WHAT IS EXPECTED:
Every line from the first record below down to the line that includes "TX | United States |" must be reproduced exactly; the pictures are not.
=== Section Start ===
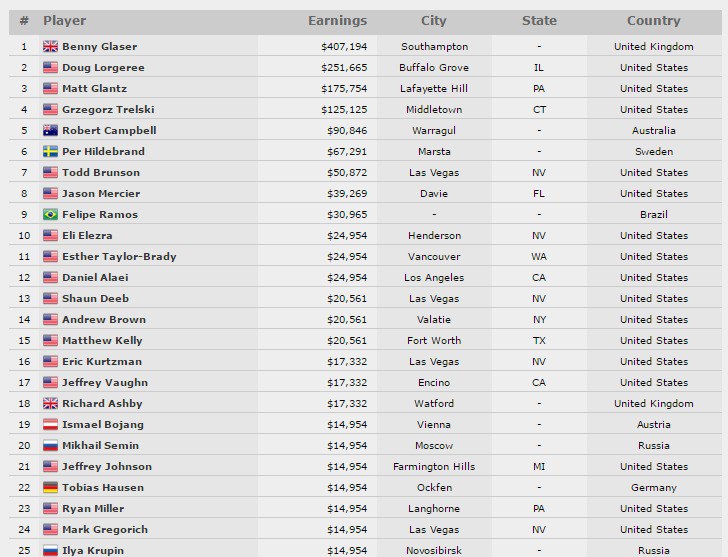 | # | Player | Earnings | City | State | Country |
|---|---|---|---|---|---|
| 1 | Benny Glaser | $407,194 | Southampton | - | United Kingdom |
| 2 | Doug Lorgeree | $251,665 | Buffalo Grove | IL | United States |
| 3 | Matt Glantz | $175,754 | Lafayette Hill | PA | United States |
| 4 | Grzegorz Trelski | $125,125 | Middletown | CT | United States |
| 5 | Robert Campbell | $90,846 | Warragul | - | Australia |
| 6 | Per Hildebrand | $67,291 | Marsta | - | Sweden |
| 7 | Todd Brunson | $50,872 | Las Vegas | NV | United States |
| 8 | Jason Mercier | $39,269 | Davie | FL | United States |
| 9 | Felipe Ramos | $30,965 | - | - | Brazil |
| 10 | Eli Elezra | $24,954 | Henderson | NV | United States |
| 11 | Esther Taylor-Brady | $24,954 | Vancouver | WA | United States |
| 12 | Daniel Alaei | $24,954 | Los Angeles | CA | United States |
| 13 | Shaun Deeb | $20,561 | Las Vegas | NV | United States |
| 14 | Andrew Brown | $20,561 | Valatie | NY | United States |
| 15 | Matthew Kelly | $20,561 | Fort Worth | TX | United States |
| 16 | Eric Kurtzman | $17,332 | Las Vegas | NV | United States |
| 17 | Jeffrey Vaughn | $17,332 | Encino | CA | United States |
| 18 | Richard Ashby | $17,332 | Watford | - | United Kingdom |
| 19 | Ismael Bojang | $14,954 | Vienna | - | Austria |
| 20 | Mikhail Semin | $14,954 | Moscow | - | Russia |
| 21 | Jeffrey Johnson | $14,954 | Farmington Hills | MI | United States |
| 22 | Tobias Hausen | $14,954 | Ockfen | - | Germany |
| 23 | Ryan Miller | $14,954 | Langhorne | PA | United States |
| 24 | Mark Gregorich | $14,954 | Las Vegas | NV | United States |
| 25 | Ilya Krupin | $14,954 | Novosibirsk | - | Russia |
=== Section End ===
SOLUTION FOR THIS PROBLEM:
 | # | Player | Earnings | City | State | Country |
|---|---|---|---|---|---|
| 1 | Benny Glaser | $407,194 | Southampton | - | United Kingdom |
| 2 | Doug Lorgeree | $251,665 | Buffalo Grove | IL | United States |
| 3 | Matt Glantz | $175,754 | Lafayette Hill | PA | United States |
| 4 | Grzegorz Trelski | $125,125 | Middletown | CT | United States |
| 5 | Robert Campbell | $90,846 | Warragul | - | Australia |
| 6 | Per Hildebrand | $67,291 | Marsta | - | Sweden |
| 7 | Todd Brunson | $50,872 | Las Vegas | NV | United States |
| 8 | Jason Mercier | $39,269 | Davie | FL | United States |
| 9 | Felipe Ramos | $30,965 | - | - | Brazil |
| 10 | Eli Elezra | $24,954 | Henderson | NV | United States |
| 11 | Esther Taylor-Brady | $24,954 | Vancouver | WA | United States |
| 12 | Daniel Alaei | $24,954 | Los Angeles | CA | United States |
| 13 | Shaun Deeb | $20,561 | Las Vegas | NV | United States |
| 14 | Andrew Brown | $20,561 | Valatie | NY | United States |
| 15 | Matthew Kelly | $20,561 | Fort Worth | TX | United States |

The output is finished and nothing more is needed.